● **Предложенный отрывок**:

▬▬▬▬▬▬▬▬▬▬

Пушкин был щедр на безделки. Жанр поэтического пустяка привлекал его с малолетства. Научая расхлябанности и мгновенному решению темы, он начисто исключал подозрение в серьёзных намерениях, в прилежании и постоянстве. В литературе, как и в жизни, Пушкин ревниво сохранял за собою репутацию лентяя, ветреника и повесы, незнакомого с муками творчества.
Не думай, цензор мой угрюмый,
Что я беснуюсь по ночам,
Объятый стихотворной думой,
Что ленью жертвую стихам…
Всё-таки — думают. Позднейшие биографы с вежливой улыбочкой полицейских авгуров, привыкших смотреть сквозь пальцы на проказы большого начальства, разъясняют читателям, что Пушкин, разумеется, не был таким бездельником, каким его почему-то считают. Нашлись доносители, подглядевшие в скважину, как Пушкин подолгу пыхтит над черновиками.

▬▬▬▬▬▬▬▬▬▬

● **Имеющиеся записи**:

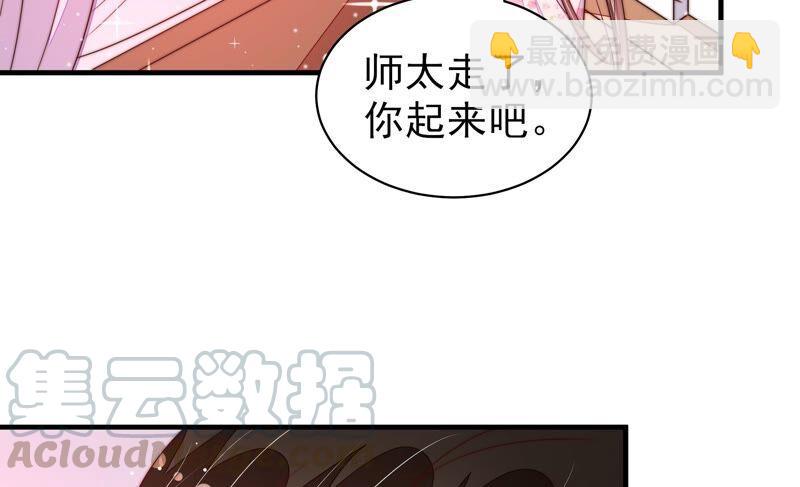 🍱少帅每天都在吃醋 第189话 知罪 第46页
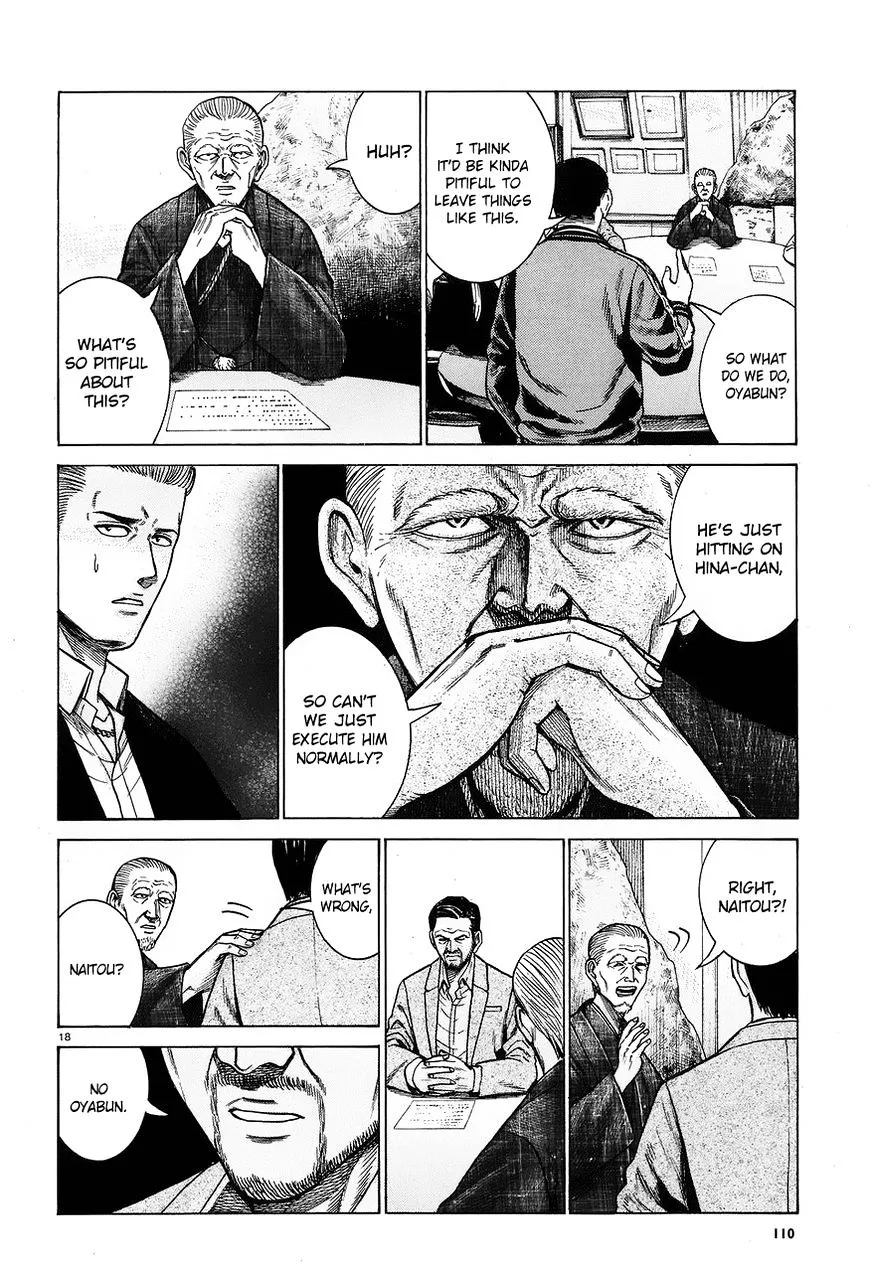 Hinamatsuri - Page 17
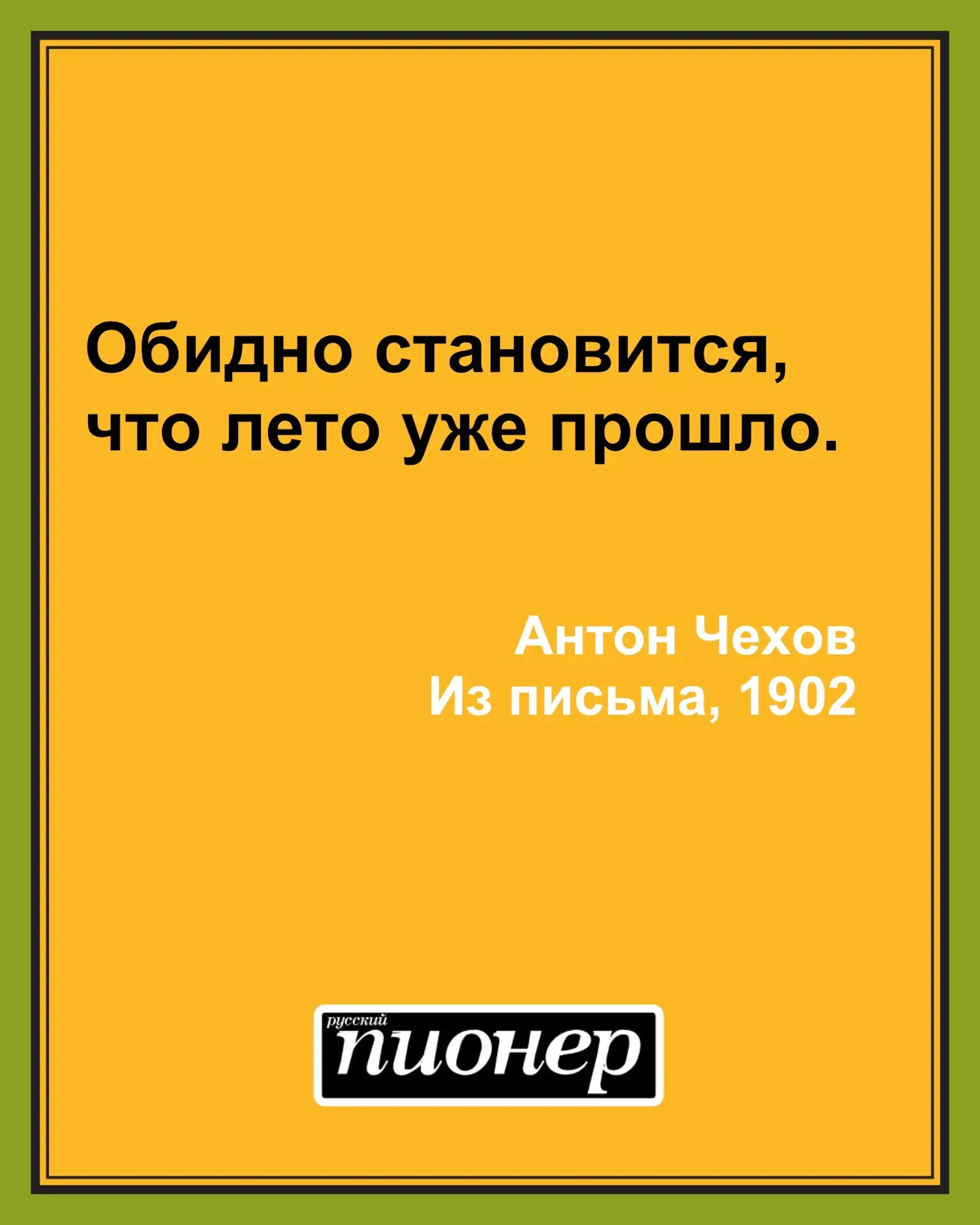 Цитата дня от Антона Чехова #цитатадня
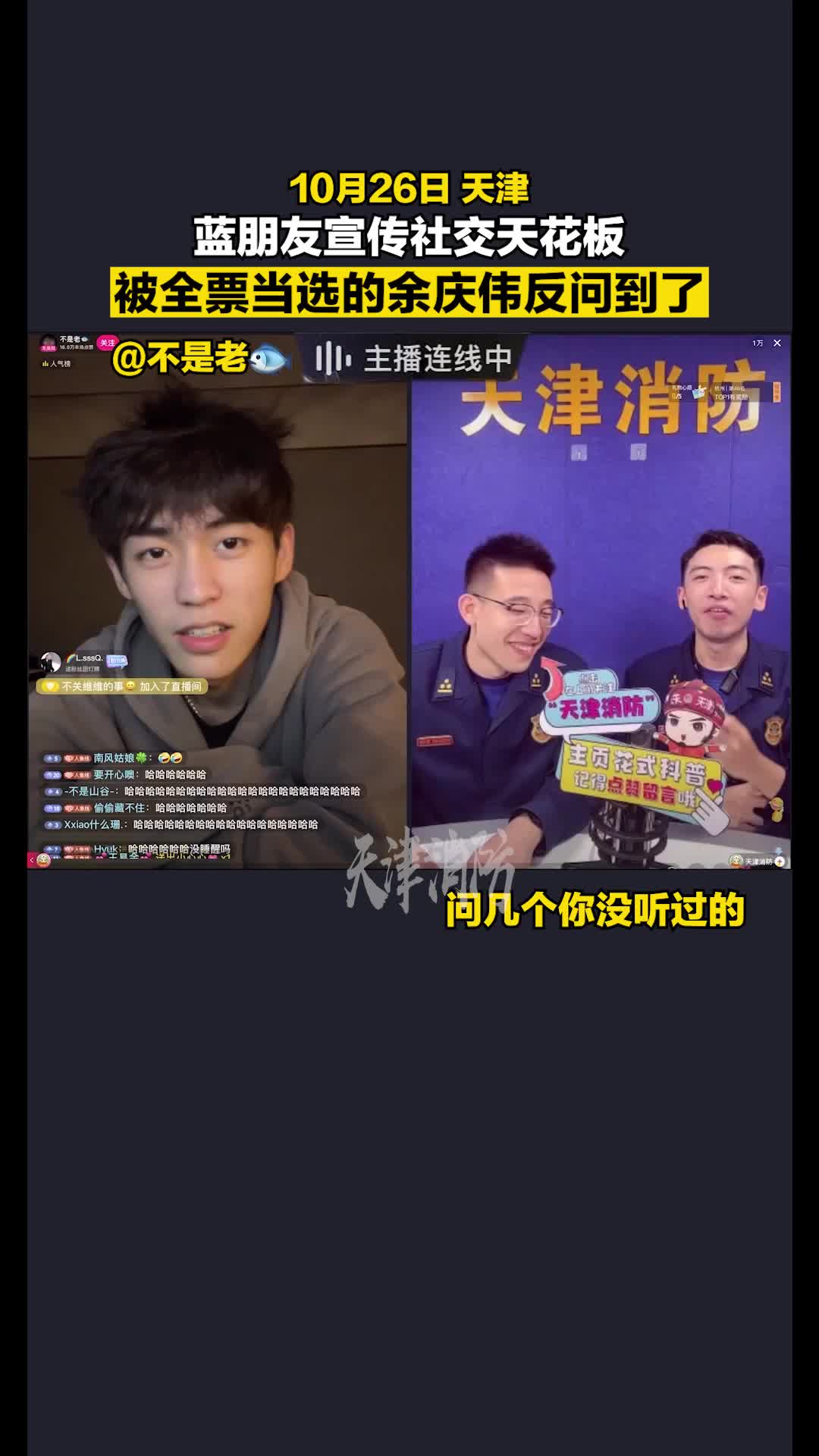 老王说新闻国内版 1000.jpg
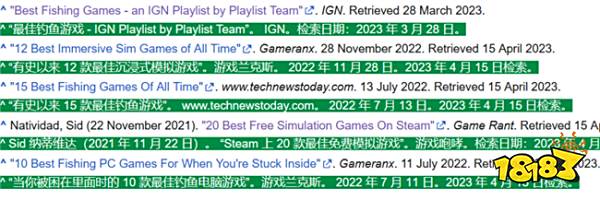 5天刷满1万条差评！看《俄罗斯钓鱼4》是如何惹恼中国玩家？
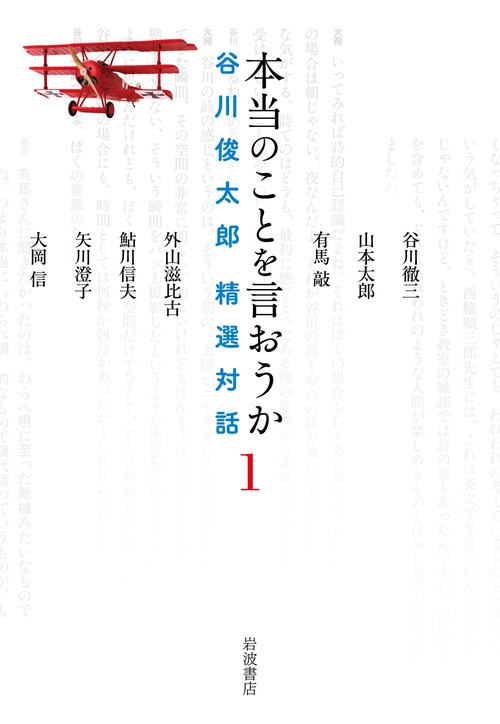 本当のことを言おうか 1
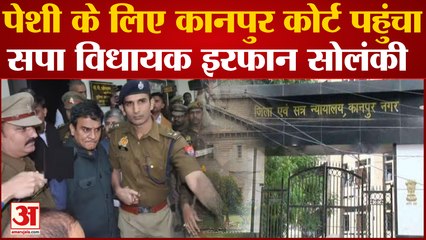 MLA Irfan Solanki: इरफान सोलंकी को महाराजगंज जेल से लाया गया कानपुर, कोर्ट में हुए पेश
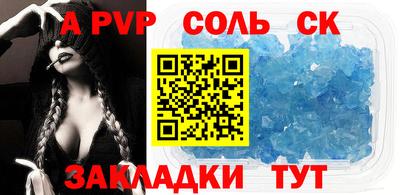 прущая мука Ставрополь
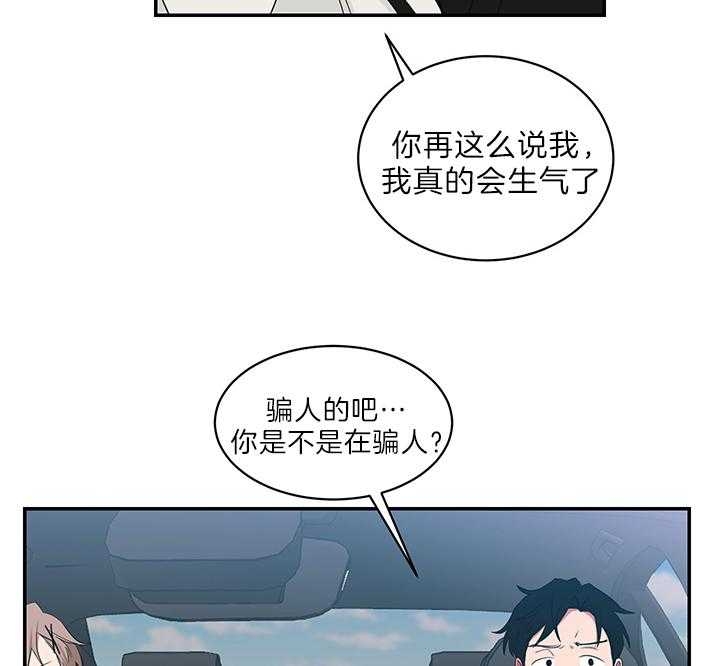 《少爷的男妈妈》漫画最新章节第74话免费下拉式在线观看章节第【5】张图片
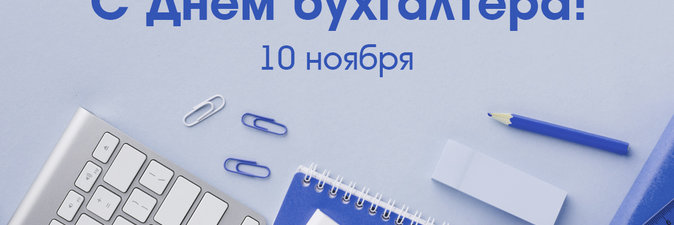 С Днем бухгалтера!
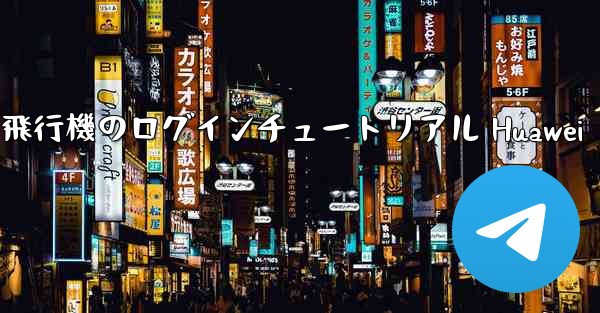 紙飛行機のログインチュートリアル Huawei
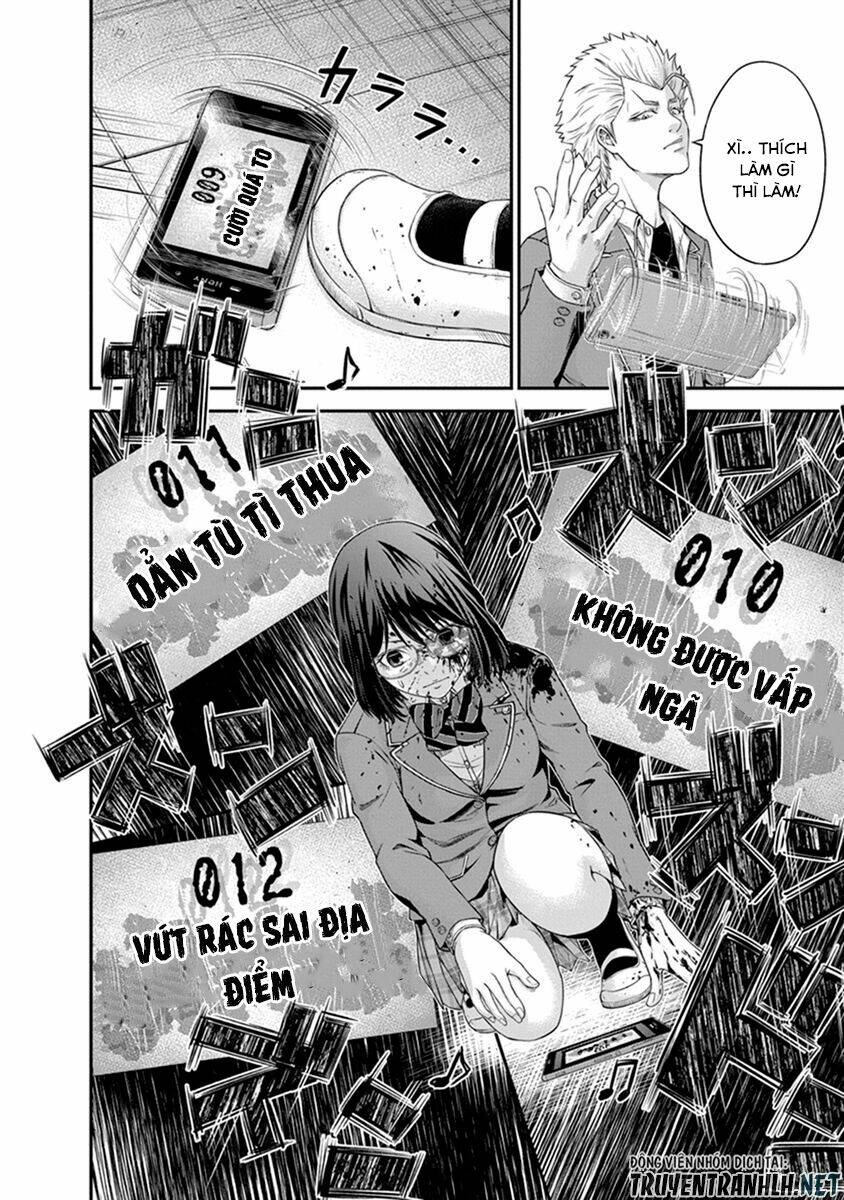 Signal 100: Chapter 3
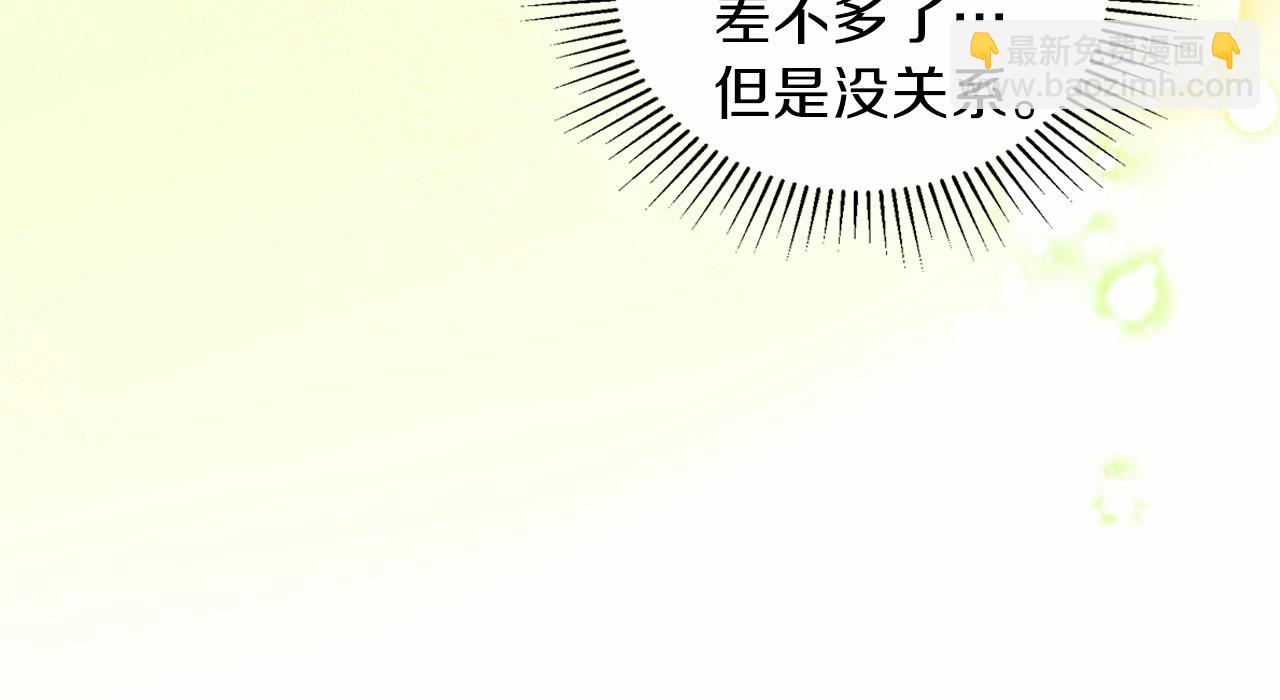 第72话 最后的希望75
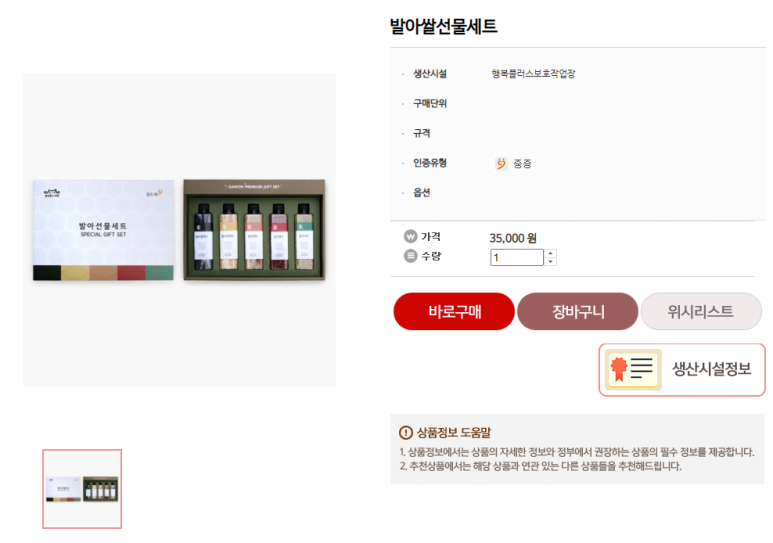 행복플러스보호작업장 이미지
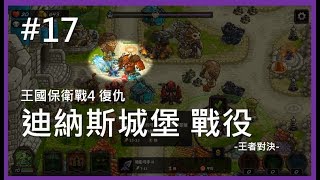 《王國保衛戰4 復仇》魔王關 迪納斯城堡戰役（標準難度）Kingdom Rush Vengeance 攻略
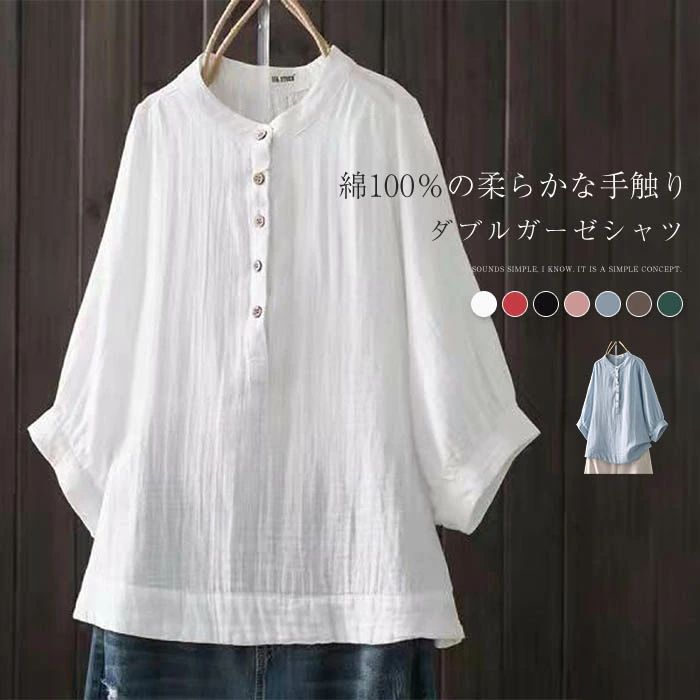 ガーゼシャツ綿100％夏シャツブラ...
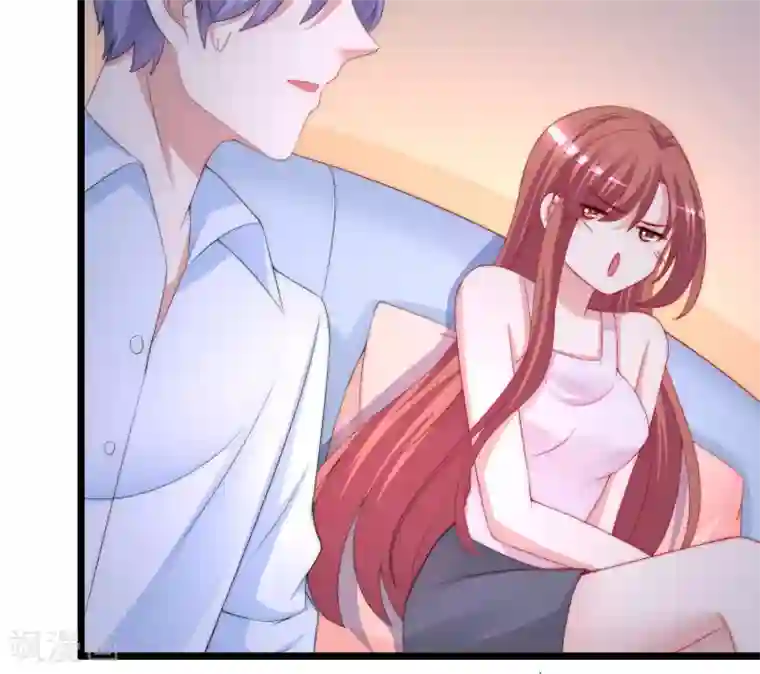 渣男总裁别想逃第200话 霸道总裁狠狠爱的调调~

▬▬▬▬▬▬▬▬▬▬

● **Выполните задания**:
**1)** Перечислите всё, в чём, судя по отрывку о Пушкине, жанр поэтического пустяка начисто исключал подозрение.
**2)** Перепишите из отрывка о Пушкине участок от «Пушкин был щедр» до «пыхтит над черновиками.» включительно, заменив «Пушкин» на «Александр Сергеевич».
Отвечайте, опираясь только на отрывок.

● **Ответы по номерам**:
**1)** Серьёзные намерения, прилежание, постоянство.

**2)**
Александр Сергеевич был щедр на безделки. Жанр поэтического пустяка привлекал его с малолетства. Научая расхлябанности и мгновенному решению темы, он начисто исключал подозрение в серьёзных намерениях, в прилежании и постоянстве. В литературе, как и в жизни, Александр Сергеевич ревниво сохранял за собою репутацию лентяя, ветреника и повесы, незнакомого с муками творчества.
Не думай, цензор мой угрюмый,
Что я беснуюсь по ночам,
Объятый стихотворной думой,
Что ленью жертвую стихам…
Всё-таки — думают. Позднейшие биографы с вежливой улыбочкой полицейских авгуров, привыкших смотреть сквозь пальцы на проказы большого начальства, разъясняют читателям, что Александр Сергеевич, разумеется, не был таким бездельником, каким его почему-то считают. Нашлись доносители, подглядевшие в скважину, как Александр Сергеевич подолгу пыхтит над черновиками.